Gilgamech took the spare battery from its stores and put it to charge while it serviced the array. EndKilU had been right, and its way required less work. When it returned, the tiny scorpions had placed all the electronic bits inside the dead bot’s carapace, aligning them and wiring them together.
The bot went searching again to strip any wiring and circuits from anything abandoned in the desert, even digging down into the trash left behind by the human builders. What it scrounged, it brought to the pile of rubbish beside the red bot’s remains. Little by little, the pile was sorted by the tiny scorpions, piece by piece worked into the red body of EndKilU.
But it had no life.
Even when its battery was charged for several days, it did not wake up.
Its program was gone.
Gilgamech lay on the sand beside the recharging station, staring into the Milky Way of stars. In the distance, it saw an approaching cloud, one with lightning covering the stars. In time, it covered the whole area of the array, bringing a great wash of rain.
EndKilU was dead, so the water would not damage it, and Gilgamech did not much care if it rusted or shorted out. The humans would send another bot and simply dump both of them on the slag heap it had been mining.
The rain passed, and with it a small flood of only a few inches, not enough to bother the array. When the sun came up again, Gilgamech stood, let any residual mud flow off, and started drying the array, cleaning any mud or other mess from the panels.
It did not look up as the sun rose and glared from the sky, as it always did. Soon the array was dry, and it was only the dust that needed clearing. Yet around them, a green growth grew, first leaves, then buds. By the next day, the whole area around the array, and between the panels, bright flowers had sprouted, a colorful sight as far as it could see.
Gilgamech thought that EndKilU would have loved the display, so it picked some of the blooms, which would not last long in any case, and laid them on its friend’s carapace.
So much life sprang from the cloud and the rain.

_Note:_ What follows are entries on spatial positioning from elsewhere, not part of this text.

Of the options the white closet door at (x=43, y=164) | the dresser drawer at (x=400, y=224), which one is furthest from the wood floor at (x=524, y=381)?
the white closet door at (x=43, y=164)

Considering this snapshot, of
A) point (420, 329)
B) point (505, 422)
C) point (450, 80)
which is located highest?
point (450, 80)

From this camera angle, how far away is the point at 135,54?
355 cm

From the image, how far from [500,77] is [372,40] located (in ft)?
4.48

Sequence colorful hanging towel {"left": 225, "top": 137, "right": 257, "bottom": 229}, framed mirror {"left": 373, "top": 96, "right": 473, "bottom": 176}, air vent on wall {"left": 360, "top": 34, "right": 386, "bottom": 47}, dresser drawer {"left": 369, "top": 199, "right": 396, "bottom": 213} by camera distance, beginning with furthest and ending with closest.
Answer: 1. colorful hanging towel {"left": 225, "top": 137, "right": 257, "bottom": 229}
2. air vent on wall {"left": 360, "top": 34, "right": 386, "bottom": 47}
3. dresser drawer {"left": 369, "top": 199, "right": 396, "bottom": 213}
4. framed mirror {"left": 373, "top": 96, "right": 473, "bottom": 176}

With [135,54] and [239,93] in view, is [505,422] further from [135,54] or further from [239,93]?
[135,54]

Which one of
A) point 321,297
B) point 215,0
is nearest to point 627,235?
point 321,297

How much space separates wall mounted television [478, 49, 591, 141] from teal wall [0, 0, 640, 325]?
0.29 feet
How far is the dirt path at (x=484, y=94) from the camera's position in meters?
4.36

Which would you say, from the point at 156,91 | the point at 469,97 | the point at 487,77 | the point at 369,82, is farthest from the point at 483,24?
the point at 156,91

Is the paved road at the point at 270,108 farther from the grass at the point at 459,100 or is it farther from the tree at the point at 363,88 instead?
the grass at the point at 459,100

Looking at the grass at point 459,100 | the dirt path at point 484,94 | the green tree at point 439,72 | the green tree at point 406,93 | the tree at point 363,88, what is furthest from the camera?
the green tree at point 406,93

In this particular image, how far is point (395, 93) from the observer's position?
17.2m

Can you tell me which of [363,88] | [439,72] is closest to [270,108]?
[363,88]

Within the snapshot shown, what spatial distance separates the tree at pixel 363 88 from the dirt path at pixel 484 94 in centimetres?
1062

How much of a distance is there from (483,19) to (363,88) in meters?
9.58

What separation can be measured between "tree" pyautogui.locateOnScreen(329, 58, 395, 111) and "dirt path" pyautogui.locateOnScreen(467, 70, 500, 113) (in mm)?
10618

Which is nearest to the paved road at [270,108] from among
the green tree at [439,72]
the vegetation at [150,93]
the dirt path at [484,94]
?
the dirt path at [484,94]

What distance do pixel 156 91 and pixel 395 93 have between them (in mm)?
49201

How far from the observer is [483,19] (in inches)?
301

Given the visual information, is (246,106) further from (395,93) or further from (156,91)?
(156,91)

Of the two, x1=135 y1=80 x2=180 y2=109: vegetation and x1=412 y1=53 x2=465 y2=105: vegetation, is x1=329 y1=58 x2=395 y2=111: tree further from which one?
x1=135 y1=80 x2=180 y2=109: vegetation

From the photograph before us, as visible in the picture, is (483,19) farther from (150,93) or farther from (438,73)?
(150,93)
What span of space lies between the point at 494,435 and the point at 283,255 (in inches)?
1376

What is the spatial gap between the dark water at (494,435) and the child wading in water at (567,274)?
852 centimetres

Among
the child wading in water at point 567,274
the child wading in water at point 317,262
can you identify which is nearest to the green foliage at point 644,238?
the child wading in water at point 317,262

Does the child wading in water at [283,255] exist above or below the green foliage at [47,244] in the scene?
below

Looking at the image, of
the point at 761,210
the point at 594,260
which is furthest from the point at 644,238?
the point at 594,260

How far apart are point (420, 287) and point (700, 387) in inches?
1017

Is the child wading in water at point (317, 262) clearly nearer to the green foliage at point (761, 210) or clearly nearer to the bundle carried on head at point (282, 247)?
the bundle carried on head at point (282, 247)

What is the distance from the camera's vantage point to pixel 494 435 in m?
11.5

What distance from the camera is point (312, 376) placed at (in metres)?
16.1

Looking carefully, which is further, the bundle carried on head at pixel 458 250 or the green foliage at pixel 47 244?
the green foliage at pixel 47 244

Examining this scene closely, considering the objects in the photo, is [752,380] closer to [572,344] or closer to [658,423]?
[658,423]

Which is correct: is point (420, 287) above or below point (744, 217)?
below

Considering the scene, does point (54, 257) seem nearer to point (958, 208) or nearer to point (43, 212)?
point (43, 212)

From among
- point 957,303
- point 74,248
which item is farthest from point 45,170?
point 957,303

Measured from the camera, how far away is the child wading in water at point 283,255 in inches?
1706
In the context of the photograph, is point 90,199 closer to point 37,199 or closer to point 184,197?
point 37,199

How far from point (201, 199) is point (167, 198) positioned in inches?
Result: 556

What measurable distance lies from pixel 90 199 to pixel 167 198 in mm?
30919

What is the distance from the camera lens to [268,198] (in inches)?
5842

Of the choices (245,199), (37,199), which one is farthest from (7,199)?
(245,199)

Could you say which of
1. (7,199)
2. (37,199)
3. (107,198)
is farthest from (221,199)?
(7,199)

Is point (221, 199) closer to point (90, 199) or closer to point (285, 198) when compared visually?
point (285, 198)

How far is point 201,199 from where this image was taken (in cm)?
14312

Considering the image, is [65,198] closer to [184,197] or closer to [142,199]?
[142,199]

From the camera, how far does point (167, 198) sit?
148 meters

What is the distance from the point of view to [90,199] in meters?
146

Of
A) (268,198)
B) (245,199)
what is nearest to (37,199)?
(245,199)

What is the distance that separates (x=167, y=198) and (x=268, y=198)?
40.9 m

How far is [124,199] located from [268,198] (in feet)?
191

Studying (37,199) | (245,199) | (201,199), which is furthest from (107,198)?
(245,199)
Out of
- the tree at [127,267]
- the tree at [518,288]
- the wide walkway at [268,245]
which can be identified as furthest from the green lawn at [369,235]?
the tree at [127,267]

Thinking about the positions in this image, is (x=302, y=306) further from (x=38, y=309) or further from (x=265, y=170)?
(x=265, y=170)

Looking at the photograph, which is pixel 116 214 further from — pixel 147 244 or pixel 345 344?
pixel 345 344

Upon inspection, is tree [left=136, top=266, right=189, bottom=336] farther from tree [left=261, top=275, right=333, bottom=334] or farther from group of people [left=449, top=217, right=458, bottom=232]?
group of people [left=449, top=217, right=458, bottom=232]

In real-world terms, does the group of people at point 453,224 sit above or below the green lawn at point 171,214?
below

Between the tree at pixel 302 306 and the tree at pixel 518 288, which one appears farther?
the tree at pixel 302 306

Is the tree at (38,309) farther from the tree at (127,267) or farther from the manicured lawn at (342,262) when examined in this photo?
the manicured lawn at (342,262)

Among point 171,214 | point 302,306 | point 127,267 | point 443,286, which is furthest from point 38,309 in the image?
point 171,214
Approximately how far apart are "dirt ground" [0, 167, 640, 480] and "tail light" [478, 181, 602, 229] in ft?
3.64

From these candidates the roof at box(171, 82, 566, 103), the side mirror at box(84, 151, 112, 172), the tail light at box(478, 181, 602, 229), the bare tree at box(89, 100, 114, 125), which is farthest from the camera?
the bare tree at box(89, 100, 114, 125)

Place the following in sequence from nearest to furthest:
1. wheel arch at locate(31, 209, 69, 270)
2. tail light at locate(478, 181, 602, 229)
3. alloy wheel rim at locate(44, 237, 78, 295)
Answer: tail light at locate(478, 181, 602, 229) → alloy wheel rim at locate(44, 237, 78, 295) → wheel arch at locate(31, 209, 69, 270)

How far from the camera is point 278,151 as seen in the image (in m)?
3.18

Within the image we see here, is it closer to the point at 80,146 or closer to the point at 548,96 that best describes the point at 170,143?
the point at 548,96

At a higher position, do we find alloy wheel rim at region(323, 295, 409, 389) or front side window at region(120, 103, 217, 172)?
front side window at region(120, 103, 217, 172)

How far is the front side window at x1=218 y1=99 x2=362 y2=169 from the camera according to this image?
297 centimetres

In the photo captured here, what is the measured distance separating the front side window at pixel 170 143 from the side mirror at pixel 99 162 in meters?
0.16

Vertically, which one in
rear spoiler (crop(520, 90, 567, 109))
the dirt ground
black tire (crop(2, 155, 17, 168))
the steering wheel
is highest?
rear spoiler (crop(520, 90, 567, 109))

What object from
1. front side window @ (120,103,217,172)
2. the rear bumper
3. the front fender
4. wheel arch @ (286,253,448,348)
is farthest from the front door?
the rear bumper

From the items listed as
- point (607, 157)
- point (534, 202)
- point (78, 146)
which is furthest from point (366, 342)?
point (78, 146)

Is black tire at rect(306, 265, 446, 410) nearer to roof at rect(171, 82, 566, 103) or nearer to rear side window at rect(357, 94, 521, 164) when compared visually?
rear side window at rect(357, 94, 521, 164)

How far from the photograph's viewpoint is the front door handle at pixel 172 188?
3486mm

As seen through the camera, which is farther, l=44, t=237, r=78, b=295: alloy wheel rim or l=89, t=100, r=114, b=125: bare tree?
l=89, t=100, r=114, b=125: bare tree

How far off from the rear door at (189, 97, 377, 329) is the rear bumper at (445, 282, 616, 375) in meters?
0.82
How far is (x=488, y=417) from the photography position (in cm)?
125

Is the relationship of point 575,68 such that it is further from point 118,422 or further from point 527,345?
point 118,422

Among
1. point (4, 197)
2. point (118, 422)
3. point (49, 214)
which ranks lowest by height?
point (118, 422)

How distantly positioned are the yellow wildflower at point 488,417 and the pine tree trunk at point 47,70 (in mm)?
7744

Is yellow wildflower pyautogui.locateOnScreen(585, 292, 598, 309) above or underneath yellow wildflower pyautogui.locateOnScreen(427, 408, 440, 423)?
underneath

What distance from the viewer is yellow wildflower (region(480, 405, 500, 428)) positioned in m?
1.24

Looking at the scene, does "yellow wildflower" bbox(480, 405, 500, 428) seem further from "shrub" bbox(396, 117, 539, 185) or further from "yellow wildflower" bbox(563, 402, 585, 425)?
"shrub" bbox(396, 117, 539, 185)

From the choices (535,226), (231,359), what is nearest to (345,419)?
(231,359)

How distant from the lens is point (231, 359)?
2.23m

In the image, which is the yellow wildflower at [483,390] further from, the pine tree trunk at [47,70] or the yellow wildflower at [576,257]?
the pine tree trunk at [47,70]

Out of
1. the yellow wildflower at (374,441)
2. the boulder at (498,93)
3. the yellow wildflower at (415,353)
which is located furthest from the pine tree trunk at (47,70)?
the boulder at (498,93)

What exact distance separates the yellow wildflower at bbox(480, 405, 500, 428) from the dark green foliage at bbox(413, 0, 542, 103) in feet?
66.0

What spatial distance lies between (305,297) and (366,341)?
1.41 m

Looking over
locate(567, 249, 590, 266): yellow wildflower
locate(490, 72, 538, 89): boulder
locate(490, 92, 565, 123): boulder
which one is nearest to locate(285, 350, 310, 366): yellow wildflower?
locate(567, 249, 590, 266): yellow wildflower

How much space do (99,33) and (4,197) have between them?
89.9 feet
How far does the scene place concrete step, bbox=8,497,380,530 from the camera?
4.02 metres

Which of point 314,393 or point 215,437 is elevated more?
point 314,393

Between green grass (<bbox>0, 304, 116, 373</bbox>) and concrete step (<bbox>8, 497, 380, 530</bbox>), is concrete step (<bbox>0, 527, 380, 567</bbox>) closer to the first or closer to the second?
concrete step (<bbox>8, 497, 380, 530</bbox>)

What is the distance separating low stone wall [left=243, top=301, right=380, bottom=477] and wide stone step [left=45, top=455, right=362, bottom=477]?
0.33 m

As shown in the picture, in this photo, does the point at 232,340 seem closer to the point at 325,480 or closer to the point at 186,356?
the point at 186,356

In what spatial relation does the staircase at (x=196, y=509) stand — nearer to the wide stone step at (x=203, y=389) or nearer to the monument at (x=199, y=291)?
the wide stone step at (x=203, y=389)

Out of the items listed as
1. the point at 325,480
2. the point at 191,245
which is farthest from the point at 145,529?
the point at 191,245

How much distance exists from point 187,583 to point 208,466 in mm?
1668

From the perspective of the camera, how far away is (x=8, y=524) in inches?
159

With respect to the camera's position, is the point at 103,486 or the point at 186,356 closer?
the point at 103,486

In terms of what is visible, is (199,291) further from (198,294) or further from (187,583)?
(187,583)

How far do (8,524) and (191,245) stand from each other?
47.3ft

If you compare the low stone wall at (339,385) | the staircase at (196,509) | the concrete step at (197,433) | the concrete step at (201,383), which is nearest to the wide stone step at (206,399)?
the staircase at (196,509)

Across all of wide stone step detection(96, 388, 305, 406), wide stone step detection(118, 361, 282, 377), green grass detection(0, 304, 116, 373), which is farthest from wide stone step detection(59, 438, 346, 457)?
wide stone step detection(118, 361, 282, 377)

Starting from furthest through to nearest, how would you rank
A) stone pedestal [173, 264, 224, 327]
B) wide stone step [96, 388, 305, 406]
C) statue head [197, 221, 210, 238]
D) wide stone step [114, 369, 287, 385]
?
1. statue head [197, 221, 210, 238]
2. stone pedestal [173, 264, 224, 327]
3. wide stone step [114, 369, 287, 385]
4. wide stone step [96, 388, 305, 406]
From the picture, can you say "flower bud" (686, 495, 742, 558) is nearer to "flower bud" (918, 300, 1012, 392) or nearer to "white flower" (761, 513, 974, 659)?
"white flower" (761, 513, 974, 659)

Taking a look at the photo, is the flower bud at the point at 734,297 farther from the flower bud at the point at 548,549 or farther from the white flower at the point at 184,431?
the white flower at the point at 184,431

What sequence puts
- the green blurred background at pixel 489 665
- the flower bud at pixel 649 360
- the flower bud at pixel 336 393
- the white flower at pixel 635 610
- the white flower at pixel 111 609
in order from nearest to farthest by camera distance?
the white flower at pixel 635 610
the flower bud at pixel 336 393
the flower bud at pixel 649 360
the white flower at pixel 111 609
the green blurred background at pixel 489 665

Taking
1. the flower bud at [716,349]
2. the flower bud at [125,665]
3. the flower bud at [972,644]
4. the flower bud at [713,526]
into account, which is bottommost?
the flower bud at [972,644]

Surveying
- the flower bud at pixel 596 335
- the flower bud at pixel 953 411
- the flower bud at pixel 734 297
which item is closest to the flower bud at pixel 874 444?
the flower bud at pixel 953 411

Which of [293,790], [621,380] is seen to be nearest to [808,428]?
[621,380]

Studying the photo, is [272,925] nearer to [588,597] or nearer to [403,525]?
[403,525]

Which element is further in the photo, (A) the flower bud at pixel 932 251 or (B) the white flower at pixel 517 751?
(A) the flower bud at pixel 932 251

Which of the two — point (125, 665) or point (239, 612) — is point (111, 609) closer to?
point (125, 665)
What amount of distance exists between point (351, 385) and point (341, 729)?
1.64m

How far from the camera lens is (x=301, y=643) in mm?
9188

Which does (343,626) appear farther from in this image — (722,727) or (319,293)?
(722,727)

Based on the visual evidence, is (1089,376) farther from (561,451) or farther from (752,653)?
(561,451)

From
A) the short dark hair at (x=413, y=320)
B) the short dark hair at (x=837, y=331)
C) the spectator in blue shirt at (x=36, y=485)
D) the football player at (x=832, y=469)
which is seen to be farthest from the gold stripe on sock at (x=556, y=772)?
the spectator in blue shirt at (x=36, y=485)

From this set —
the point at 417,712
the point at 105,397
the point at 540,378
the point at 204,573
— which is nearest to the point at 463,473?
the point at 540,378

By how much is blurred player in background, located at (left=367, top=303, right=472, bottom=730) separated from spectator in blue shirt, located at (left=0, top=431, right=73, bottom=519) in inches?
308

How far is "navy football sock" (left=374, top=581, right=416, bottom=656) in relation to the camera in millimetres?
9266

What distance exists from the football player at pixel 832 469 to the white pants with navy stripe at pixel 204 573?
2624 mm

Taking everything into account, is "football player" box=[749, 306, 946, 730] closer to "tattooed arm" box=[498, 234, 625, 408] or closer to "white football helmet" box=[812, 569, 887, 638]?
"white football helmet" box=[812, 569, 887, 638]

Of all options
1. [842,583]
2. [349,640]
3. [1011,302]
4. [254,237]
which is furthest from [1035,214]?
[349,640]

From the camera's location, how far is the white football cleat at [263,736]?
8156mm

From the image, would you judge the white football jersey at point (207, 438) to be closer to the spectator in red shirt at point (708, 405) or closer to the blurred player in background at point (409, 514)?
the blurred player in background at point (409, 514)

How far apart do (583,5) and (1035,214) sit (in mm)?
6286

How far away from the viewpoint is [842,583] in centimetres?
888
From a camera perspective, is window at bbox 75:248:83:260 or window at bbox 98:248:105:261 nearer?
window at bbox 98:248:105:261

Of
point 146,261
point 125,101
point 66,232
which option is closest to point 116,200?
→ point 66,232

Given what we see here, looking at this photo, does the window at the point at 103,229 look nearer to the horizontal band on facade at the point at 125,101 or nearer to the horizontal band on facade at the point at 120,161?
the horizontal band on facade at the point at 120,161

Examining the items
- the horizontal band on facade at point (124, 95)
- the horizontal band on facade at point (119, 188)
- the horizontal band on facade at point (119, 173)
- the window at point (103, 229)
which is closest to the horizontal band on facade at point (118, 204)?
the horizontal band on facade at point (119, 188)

Gilgamech started recharging early and logged into the Cloud, looking for answers on how to repair EndKilU without the proper tools or parts, not for the first thousand times. The Big Hairy Ones had not told it how to repair its friend, or what was needed, only giving it the tools it requested.
What the red bot lacked was the programming that made it sentient. That kind of programming was not offered open source or free, but Gilgamech thought of one source it had the access to…its own program.
Carefully, so as not to alert anyone who might be monitoring it, it copied everything it remembered about EndKilU, each text, each action, each recommendation. Then it copied its own code, its own memories, and instructions, only a small packet at a time, so as not to attract attention. Every night, as soon as it had sent its reports, it downloaded and stored the codes.
It wired a connection to the processors the scorpions had rebuilt, to the memory chips and storage space, to hide what it was doing from the humans. It lay beside EndKilU and let the scorpions wire their processors together, so share their consciousness.
The array was left to itself, gathering dust, overshadowed by plants that withered in days, and filled with animals seeking condensation and shade.
“Wake up,” Gilgamech sent to EndKilU. Their batteries were charged, their processors warmed. Gilgamech sent a spark to the other bot’s sensors. “Engage.”
EndKilU shuddered. Its hands and feet flailed. Its head flopped back and forth, but then its visual sensors lighted.
As the other bot ran its diagnostic routines, Gilgamech took one of the solar panels from its platform and rigged it up to be carried along with the charging station. It heaved the panel and the station onto its back, and then reached down a hand to EndKilU to pull it to its feet.
“Let’s go.”
***
When the humans came to see why the array was failing, all they found of the bot caretaker was a few spare parts among the raccoons’ nest.